基準以下 海底の泥「推移見守る必要」
福島第1原発事故による影響で、東京湾の荒川河口付近の海底で放射性セシウムの濃度が上昇していることが近畿大の山崎秀夫教授(環境解析学)の調査で分かった。国は現時点で東京湾で調査を行っておらず、山崎教授は「今まさに原発事故由来の放射性物質が、首都圏の放射能濃度の高い地域を流れる河川から東京湾に届いたところ。今後の推移を見守るため、国による継続的な調査が必要だ」と指摘する。
山崎教授は昨年8月以降、湾内の36カ所で海底の泥に含まれる放射性セシウム134と137の濃度(1キログラム当たり)を測定している。
このうち、荒川河口の若洲海浜公園近くの地点では、泥の表面から深さ5センチの平均濃度が8月に308ベクレル、10月に476ベクレル、12月に511ベクレルと上昇。ほかの多くの地点でも濃度は上がる傾向で、湾の中央より河口付近で比較的高い数値が測定されたという。
ただ、いずれの地点も1000ベクレル以下で、国がそのまま埋め立てできるとする基準の8000ベクレルを大きく下回っている。
山崎教授は、核実験が盛んだった1960年代に、河川から琵琶湖に流入したセシウムの研究データから、地形が似る東京湾へのセシウム流入のピークを1、2年後とみる。
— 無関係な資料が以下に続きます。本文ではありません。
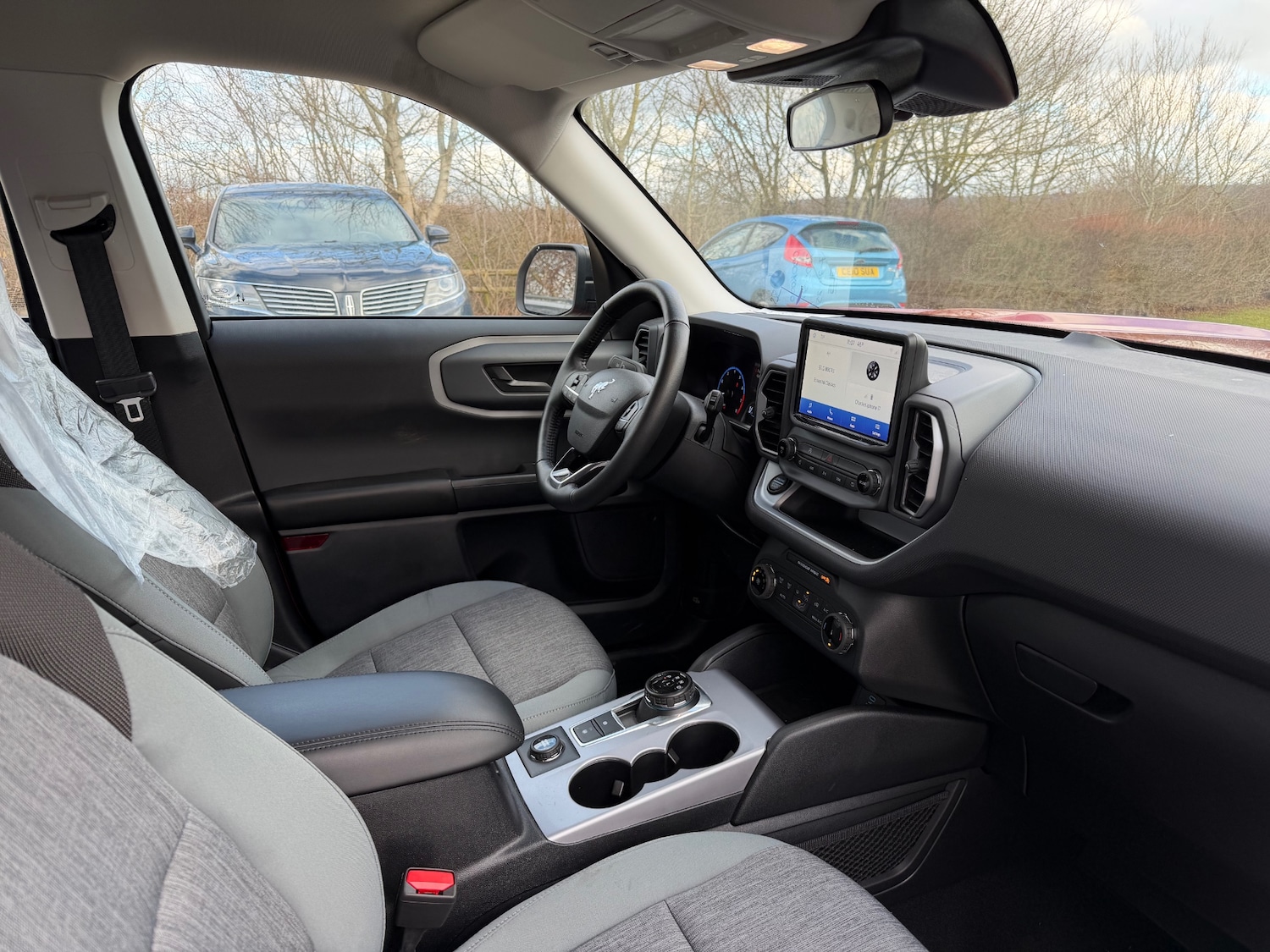 Used Ford Bronco for sale - 77258818: Photo 7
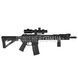 Вертикальная рукоятка Magpul M-LOK MVG Vertical Grip 2000000114705 фото 4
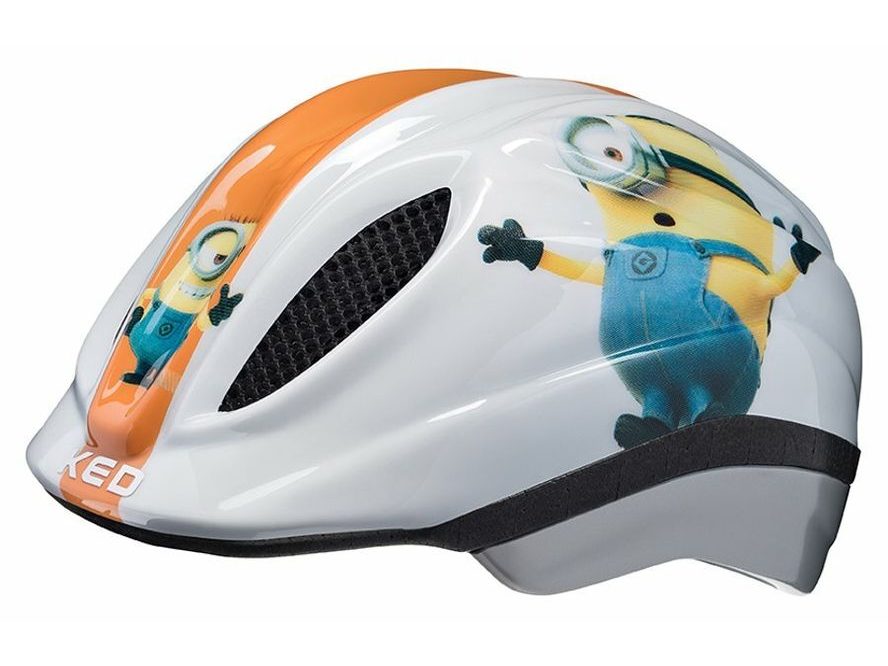 Přilba Ked Meggy II (Minions)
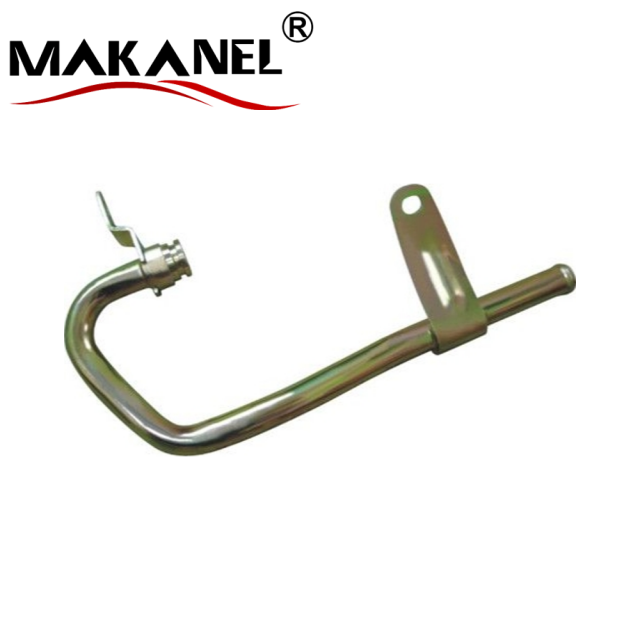 8-94450627-0 Cylinder Inlet Water Pipe Assemblies COOLANT WATER PIPE Tube Car Accessories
「半減期30年のセシウム137はとどまるものの、半減期が2年の134は急速に減っていくため、今後、濃度が著しく上昇することは考えにくい」とする。
河口付近の4地点では、約1メートルのアクリル製の筒を使って、泥のどの深さまで134が含まれているかを測定した。その結果、最も深い場所では24〜26センチで検出された。
東京湾の河口付近の海底では泥が堆積するスピードは年間1、2センチ程度といい、「泥の中を動き回る底生生物によって運ばれた可能性がある。このまま放射性セシウムが河口付近の泥の中に深く潜ってくれれば、湾全体への拡散が抑えられるだろう」と話した。
山崎教授は東京湾で採取した魚介類の濃度も測定。検出限界値以下か多くても10ベクレル以下で、「このまま推移すれば全く問題のない数値だ」と指摘する。
東京湾は湾口が狭く、外洋からの海水が流れ込みにくいため、閉鎖性の高い水域とされる。国は2月17日から、東京湾に流れ込む荒川で放射性物質濃度の測定を始めており、4月以降、湾内の海水や海底の泥などの本格的な調査を始める。